# Your task
Change every "closet shelf" in the material below to "storage shelf", and give back all the lines with nothing else altered.

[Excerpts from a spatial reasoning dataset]
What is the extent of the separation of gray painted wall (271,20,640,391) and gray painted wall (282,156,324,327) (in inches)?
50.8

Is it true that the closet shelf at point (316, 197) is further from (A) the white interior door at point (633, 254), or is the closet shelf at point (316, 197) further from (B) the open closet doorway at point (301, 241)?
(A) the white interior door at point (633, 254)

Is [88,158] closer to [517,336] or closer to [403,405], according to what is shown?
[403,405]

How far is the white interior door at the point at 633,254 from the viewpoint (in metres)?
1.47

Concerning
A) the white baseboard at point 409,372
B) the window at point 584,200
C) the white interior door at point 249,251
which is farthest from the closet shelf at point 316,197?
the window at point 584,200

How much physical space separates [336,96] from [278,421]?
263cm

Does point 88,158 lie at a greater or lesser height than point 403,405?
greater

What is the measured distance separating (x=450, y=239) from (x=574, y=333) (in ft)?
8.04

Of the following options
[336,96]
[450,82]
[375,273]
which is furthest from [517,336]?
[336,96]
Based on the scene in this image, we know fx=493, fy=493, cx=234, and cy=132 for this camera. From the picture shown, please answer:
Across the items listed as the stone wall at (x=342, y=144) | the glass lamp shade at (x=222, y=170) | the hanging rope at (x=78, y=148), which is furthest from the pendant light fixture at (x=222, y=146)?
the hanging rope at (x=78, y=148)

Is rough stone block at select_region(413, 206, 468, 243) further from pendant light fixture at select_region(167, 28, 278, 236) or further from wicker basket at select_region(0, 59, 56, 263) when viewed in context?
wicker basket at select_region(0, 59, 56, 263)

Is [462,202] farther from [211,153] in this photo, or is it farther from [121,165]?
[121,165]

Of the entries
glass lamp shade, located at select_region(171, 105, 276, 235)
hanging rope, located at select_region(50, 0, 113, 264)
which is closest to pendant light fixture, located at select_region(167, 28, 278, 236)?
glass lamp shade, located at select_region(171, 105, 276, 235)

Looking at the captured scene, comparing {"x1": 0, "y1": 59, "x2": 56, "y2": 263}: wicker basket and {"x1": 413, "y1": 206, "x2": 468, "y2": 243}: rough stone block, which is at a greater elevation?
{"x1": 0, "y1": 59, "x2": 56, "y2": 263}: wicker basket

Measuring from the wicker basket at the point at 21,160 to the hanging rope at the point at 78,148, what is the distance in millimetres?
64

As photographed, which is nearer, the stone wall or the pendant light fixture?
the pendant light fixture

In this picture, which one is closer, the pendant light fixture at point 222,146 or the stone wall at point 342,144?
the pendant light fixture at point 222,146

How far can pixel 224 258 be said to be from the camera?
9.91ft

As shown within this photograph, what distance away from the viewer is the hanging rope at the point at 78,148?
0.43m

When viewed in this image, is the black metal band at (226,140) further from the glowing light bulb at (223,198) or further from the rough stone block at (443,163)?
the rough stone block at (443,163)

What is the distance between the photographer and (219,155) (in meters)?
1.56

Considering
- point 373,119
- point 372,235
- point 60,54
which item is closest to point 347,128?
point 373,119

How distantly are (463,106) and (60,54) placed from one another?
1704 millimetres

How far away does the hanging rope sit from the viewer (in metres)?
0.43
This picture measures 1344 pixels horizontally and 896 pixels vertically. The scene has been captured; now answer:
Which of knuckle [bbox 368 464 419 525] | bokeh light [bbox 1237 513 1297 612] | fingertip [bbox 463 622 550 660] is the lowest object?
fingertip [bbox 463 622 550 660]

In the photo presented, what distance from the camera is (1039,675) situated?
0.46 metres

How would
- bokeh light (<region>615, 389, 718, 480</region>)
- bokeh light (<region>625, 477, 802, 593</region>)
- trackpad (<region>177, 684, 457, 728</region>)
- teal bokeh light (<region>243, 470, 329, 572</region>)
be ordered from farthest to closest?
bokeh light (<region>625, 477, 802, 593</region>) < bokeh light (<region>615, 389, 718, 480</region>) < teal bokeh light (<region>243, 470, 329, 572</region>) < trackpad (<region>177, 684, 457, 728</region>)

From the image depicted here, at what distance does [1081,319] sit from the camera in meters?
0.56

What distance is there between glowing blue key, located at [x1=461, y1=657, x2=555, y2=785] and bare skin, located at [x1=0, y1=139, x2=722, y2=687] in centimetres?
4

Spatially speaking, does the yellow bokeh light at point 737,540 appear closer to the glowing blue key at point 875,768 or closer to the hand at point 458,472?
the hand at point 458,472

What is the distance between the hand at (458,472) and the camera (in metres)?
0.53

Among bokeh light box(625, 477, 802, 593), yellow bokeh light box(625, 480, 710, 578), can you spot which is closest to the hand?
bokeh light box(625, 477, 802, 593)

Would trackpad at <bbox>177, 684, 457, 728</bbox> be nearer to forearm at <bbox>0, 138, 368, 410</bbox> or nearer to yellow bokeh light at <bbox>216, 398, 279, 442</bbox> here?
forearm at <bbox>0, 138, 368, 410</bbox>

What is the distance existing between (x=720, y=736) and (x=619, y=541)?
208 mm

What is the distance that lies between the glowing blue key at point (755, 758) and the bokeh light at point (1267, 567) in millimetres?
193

# Answer
What is the extent of the separation of gray painted wall (271,20,640,391) and gray painted wall (282,156,324,327) (in inches)?
50.8

Is it true that the storage shelf at point (316, 197) is further from (A) the white interior door at point (633, 254), or is the storage shelf at point (316, 197) further from (B) the open closet doorway at point (301, 241)?
(A) the white interior door at point (633, 254)

Is [88,158] closer to [517,336] or closer to [403,405], according to what is shown?
[403,405]

How far is the white interior door at the point at 633,254 from the viewpoint (in metres)?
1.47

Concerning
A) the white baseboard at point 409,372
B) the window at point 584,200
C) the white interior door at point 249,251
which is farthest from the storage shelf at point 316,197?
the window at point 584,200

How much physical space separates [336,96] from [278,421]?
263cm

Does point 88,158 lie at a greater or lesser height than point 403,405?
greater

What is the measured distance separating (x=450, y=239) from (x=574, y=333) (in ft)?
8.04

Of the following options
[336,96]
[450,82]
[375,273]
which is furthest from [517,336]?
[336,96]
Based on the scene in this image, we know fx=493, fy=493, cx=234, and cy=132 for this camera. From the picture shown, please answer:
Across the items listed as the stone wall at (x=342, y=144) | the glass lamp shade at (x=222, y=170) | the hanging rope at (x=78, y=148), which is furthest from the pendant light fixture at (x=222, y=146)?
the hanging rope at (x=78, y=148)

Is rough stone block at select_region(413, 206, 468, 243) further from pendant light fixture at select_region(167, 28, 278, 236) or further from wicker basket at select_region(0, 59, 56, 263) when viewed in context?
wicker basket at select_region(0, 59, 56, 263)

Is [462,202] farther from [211,153] in this photo, or is it farther from [121,165]?
[121,165]

Of the entries
glass lamp shade, located at select_region(171, 105, 276, 235)
hanging rope, located at select_region(50, 0, 113, 264)
which is closest to pendant light fixture, located at select_region(167, 28, 278, 236)?
glass lamp shade, located at select_region(171, 105, 276, 235)

Looking at the captured scene, comparing {"x1": 0, "y1": 59, "x2": 56, "y2": 263}: wicker basket and {"x1": 413, "y1": 206, "x2": 468, "y2": 243}: rough stone block, which is at a greater elevation?
{"x1": 0, "y1": 59, "x2": 56, "y2": 263}: wicker basket

Measuring from the wicker basket at the point at 21,160 to the hanging rope at the point at 78,148, what is the distance in millimetres?
64

As photographed, which is nearer, the stone wall or the pendant light fixture?
the pendant light fixture

In this picture, which one is closer, the pendant light fixture at point 222,146 or the stone wall at point 342,144?
the pendant light fixture at point 222,146

How far can pixel 224 258 be said to be from the camera?
9.91ft

As shown within this photograph, what distance away from the viewer is the hanging rope at the point at 78,148?
0.43m

When viewed in this image, is the black metal band at (226,140) further from the glowing light bulb at (223,198) or further from the rough stone block at (443,163)?
the rough stone block at (443,163)

What is the distance between the photographer and (219,155) (in meters)?
1.56

Considering
- point 373,119
- point 372,235
- point 60,54
which item is closest to point 347,128?
point 373,119

How distantly are (463,106) and (60,54) placed from one another?
1704 millimetres

How far away does the hanging rope sit from the viewer (in metres)?
0.43
This picture measures 1344 pixels horizontally and 896 pixels vertically. The scene has been captured; now answer:
Which of knuckle [bbox 368 464 419 525] | bokeh light [bbox 1237 513 1297 612] | fingertip [bbox 463 622 550 660] is the lowest object?
fingertip [bbox 463 622 550 660]

In the photo presented, what distance from the camera is (1039,675) situated?
0.46 metres

How would
- bokeh light (<region>615, 389, 718, 480</region>)
- bokeh light (<region>625, 477, 802, 593</region>)
- trackpad (<region>177, 684, 457, 728</region>)
- teal bokeh light (<region>243, 470, 329, 572</region>)
be ordered from farthest to closest?
bokeh light (<region>625, 477, 802, 593</region>) < bokeh light (<region>615, 389, 718, 480</region>) < teal bokeh light (<region>243, 470, 329, 572</region>) < trackpad (<region>177, 684, 457, 728</region>)

From the image depicted here, at what distance does [1081,319] sit from the camera in meters?
0.56

What distance is there between glowing blue key, located at [x1=461, y1=657, x2=555, y2=785] and bare skin, located at [x1=0, y1=139, x2=722, y2=687] in centimetres?
4

Spatially speaking, does the yellow bokeh light at point 737,540 appear closer to the glowing blue key at point 875,768 or closer to the hand at point 458,472?
the hand at point 458,472

What is the distance between the hand at (458,472) and the camera (in metres)?
0.53

Among bokeh light box(625, 477, 802, 593), yellow bokeh light box(625, 480, 710, 578), can you spot which is closest to the hand?
bokeh light box(625, 477, 802, 593)

Would trackpad at <bbox>177, 684, 457, 728</bbox> be nearer to forearm at <bbox>0, 138, 368, 410</bbox> or nearer to yellow bokeh light at <bbox>216, 398, 279, 442</bbox> here?
forearm at <bbox>0, 138, 368, 410</bbox>

What is the distance existing between (x=720, y=736) and (x=619, y=541)?
208 mm

What is the distance that lies between the glowing blue key at point (755, 758) and the bokeh light at point (1267, 567) in millimetres?
193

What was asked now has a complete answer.